Operazione interazionale che ha coinvolto anche diverse polizie cantonali: tutti i soggetti finiti in manette hanno tra 22 e 54 anni

BERNA - Le autorità di polizia di sette Paesi, insieme a Europol, hanno arrestato 28 persone e messo in sicurezza tre bambini durante un'operazione contro lo sfruttamento sessuale di minori. Anche le autorità svizzere hanno partecipato all'operazione.
L'Ufficio federale di polizia, così come le polizie cantonali di Vallese, Berna, Argovia e Nidvaldo, hanno preso parte all'operazione, come ha comunicato Europol mercoledì. Questa si è svolta dalla fine di maggio a metà giugno in Canada, Repubblica Ceca, Germania, Norvegia, Polonia, Svezia e Svizzera. Ha portato anche al sequestro di oltre 460 oggetti, tra cui dispositivi elettronici, portafogli di criptovalute, droghe e grandi quantità di sostanze dopanti. L'operazione è ancora in corso e sono previsti ulteriori arresti.
Tutti i sospettati sono uomini di età compresa tra 22 e 54 anni, si legge ancora.
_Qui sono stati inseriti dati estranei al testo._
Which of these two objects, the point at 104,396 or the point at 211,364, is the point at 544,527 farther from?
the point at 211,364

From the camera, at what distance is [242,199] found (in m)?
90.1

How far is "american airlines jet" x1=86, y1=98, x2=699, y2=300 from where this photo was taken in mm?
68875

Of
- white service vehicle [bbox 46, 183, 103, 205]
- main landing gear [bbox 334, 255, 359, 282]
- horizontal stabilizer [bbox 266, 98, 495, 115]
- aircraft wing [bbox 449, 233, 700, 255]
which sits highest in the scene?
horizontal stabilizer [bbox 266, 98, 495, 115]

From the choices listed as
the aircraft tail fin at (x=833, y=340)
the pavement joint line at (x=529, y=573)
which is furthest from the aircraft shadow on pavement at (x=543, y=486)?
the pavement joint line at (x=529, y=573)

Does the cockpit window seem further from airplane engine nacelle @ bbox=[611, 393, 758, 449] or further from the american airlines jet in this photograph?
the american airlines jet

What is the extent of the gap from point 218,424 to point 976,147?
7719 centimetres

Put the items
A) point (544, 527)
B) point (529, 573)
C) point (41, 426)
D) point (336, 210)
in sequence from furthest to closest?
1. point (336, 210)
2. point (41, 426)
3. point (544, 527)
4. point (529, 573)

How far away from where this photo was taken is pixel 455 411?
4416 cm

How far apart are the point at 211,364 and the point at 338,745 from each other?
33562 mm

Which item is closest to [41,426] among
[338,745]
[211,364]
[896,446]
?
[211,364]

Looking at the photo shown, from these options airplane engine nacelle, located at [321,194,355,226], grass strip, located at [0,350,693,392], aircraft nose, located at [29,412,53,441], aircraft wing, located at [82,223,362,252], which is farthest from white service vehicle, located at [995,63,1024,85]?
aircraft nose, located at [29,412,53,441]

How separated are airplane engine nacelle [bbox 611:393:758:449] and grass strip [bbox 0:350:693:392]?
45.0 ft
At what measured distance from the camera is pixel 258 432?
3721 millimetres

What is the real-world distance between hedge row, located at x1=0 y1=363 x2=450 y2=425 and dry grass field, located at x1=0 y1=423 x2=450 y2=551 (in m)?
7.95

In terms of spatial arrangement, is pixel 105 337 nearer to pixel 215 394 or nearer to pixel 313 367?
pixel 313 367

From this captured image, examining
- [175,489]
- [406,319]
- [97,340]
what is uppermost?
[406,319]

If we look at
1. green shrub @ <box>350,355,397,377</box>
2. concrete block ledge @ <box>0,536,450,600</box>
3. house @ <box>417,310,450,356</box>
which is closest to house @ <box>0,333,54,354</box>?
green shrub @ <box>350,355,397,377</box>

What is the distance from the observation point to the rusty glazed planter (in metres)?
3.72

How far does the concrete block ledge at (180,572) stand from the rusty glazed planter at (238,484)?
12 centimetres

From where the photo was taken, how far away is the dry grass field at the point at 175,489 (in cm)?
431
Uno di loro ha utilizzato intensamente l'intelligenza artificiale per creare materiale illegale. Alcune delle vittime appartenevano al nucleo familiare più stretto di un altro sospettato.
Gli investigatori ritengono che i sospettati abbiano utilizzato criptovalute per pagare l'accesso a forum nel Darknet, dove avrebbero potuto scaricare o visionare video di abusi su minori. Sono accusati di possesso, acquisizione e diffusione di rappresentazioni di abusi sessuali su minori.
Le indagini sono state condotte dall'autorità norvegese di perseguimento penale, che nel 2025 ha sviluppato un metodo per tracciare le transazioni in criptovaluta. Il metodo ha aiutato gli investigatori a identificare persone che pagavano per accedere a rappresentazioni di abusi sessuali su minori. Anche due venditori di tale materiale sono stati identificati grazie a questo metodo.